The stablecoin market is poised for a massive surge, with Standard Chartered predicting it could reach $2 trillion by 2028, driven in part by the passage of the Genius Act and its potential to legitimize the industry.
Stablecoin Market Growth and Implications
The stablecoin market is expected to experience significant growth, with Standard Chartered estimating it could reach $2 trillion by the end of 2028. This prediction is based on the passage of the Genius Act in the U.S., which is expected to legitimize the stablecoin industry.
The stablecoin market has grown significantly since its inception, with over $100 billion in total market capitalization.
Stablecoins are cryptocurrencies pegged to the value of a fiat currency or a commodity, designed to reduce price volatility.
Major players like Tether (USDT) and Circle's USDC dominate the market, followed by smaller issuers such as Binance's BUSD and Gemini Dollar.
The stablecoin market is expected to continue growing, driven by increasing adoption in decentralized finance (DeFi) applications and institutional investment.
The Impact of the Genius Act
The proposed legislation has the potential to trigger an almost 10-fold increase in stablecoin supply, according to Standard Chartered analysts. ‘This would result in a substantial jump from the current $230 billion stablecoin market size.’ The bank estimates that this increase would require the additional buying of $1.6 trillion of Treasury bills over the next four years.
A stablecoin's supply is typically capped and designed to mimic a fiat currency.
The total supply of a stablecoin is usually determined by its initial circulation and subsequent minting or burning.
Most stablecoins have a fixed supply, which helps maintain price stability.
For instance, the supply of USDT (Tether) is pegged to the USD ('1 USDT is equivalent to 1 USD'), ensuring that 1 USDT is equivalent to 1 USD.
The total supply of stablecoins in circulation can be influenced by factors such as market demand and regulatory environments.

Implications for U.S. Treasury and Dollar Hegemony
An increase in stablecoin supply has significant implications for U.S. Treasury buying and dollar hegemony. According to Standard Chartered, increased demand for dollar-denominated stablecoin reserves would result in additional demand for U.S. dollars, which should support dollar hegemony.
Dollar hegemony refers to the dominant position of the United States dollar in international trade and finance.

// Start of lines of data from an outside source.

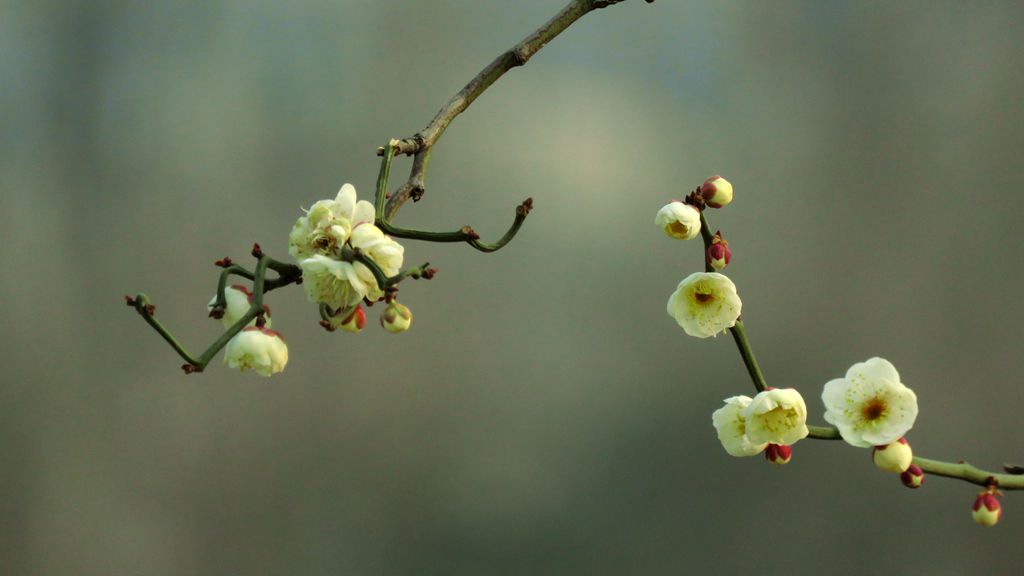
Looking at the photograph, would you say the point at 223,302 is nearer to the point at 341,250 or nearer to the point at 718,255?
the point at 341,250

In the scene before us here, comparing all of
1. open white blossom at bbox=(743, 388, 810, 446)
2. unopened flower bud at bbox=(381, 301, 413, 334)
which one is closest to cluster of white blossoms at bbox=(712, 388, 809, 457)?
open white blossom at bbox=(743, 388, 810, 446)

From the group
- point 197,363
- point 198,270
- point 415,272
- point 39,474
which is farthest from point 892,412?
point 39,474

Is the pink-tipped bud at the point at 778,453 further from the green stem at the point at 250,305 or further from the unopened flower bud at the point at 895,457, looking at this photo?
the green stem at the point at 250,305

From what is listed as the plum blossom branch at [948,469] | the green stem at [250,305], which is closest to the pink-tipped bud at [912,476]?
the plum blossom branch at [948,469]

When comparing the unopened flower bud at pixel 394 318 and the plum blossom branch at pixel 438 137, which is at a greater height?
the plum blossom branch at pixel 438 137

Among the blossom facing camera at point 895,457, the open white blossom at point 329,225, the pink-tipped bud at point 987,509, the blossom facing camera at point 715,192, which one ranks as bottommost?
the pink-tipped bud at point 987,509

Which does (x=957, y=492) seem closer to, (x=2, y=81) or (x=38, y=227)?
(x=38, y=227)
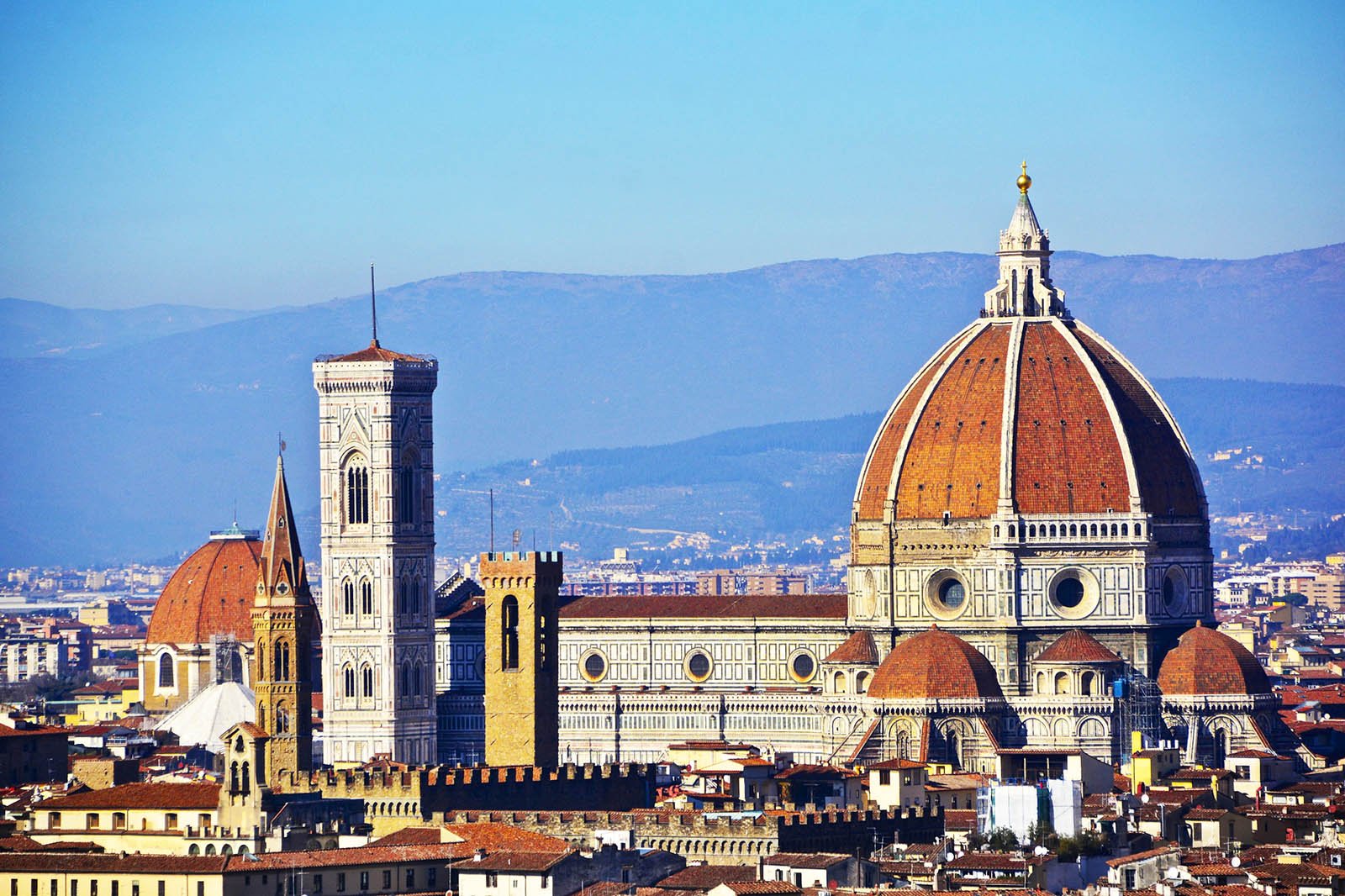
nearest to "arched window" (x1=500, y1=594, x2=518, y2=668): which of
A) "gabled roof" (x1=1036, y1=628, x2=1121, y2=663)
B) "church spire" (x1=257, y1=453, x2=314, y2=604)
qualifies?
"church spire" (x1=257, y1=453, x2=314, y2=604)

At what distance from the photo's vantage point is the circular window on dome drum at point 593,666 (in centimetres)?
12456

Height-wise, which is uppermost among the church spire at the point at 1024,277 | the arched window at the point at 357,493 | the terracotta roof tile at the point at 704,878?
the church spire at the point at 1024,277

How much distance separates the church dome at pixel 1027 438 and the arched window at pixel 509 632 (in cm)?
1645

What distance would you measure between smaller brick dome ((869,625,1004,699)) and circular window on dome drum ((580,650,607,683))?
41.7 feet

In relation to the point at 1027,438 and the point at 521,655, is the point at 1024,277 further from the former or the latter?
the point at 521,655

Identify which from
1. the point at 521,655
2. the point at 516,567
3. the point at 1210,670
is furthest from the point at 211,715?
the point at 1210,670

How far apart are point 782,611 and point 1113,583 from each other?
11471mm

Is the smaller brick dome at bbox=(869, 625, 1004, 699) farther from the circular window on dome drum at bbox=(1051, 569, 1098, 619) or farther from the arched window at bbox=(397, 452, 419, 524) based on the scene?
the arched window at bbox=(397, 452, 419, 524)

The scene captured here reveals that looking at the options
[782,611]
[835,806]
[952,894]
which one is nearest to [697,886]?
[952,894]

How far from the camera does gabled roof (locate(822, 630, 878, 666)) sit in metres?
118

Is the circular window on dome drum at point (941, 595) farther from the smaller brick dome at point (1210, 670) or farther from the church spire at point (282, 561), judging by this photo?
the church spire at point (282, 561)

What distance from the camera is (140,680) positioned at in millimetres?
158125

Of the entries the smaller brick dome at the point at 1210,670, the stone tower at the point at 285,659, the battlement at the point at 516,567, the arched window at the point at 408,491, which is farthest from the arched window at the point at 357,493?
the smaller brick dome at the point at 1210,670

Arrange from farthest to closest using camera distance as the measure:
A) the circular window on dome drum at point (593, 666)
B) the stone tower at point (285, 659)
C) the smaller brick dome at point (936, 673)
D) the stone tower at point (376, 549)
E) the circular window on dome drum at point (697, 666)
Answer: the circular window on dome drum at point (593, 666)
the circular window on dome drum at point (697, 666)
the stone tower at point (376, 549)
the smaller brick dome at point (936, 673)
the stone tower at point (285, 659)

It is characterized by the widespread use of the 'US dollar' as a reserve currency, medium of exchange, and unit of account.
The dollar's dominance is due to historical factors, including the Bretton Woods Agreement, which established the dollar as a global reserve currency after World War II.
Today, over 60% of foreign exchange reserves are held in dollars, and it is widely used for international transactions.
Industry Shifts and Reserve Models
The bank expects the industry to move towards a model used by USDC issuer ‘Circle, which holds 88% of its reserves in Treasury bills with an average duration of 12 days.’ Tether, the largest stablecoin issuer, currently holds 66% of its USDT reserves in Treasury bills.
Conclusion
The passage of the Genius Act and subsequent growth of the stablecoin market have significant implications for U.S. Treasury buying and dollar hegemony. As the industry continues to evolve, it is essential to monitor these developments and their potential impact on global financial markets.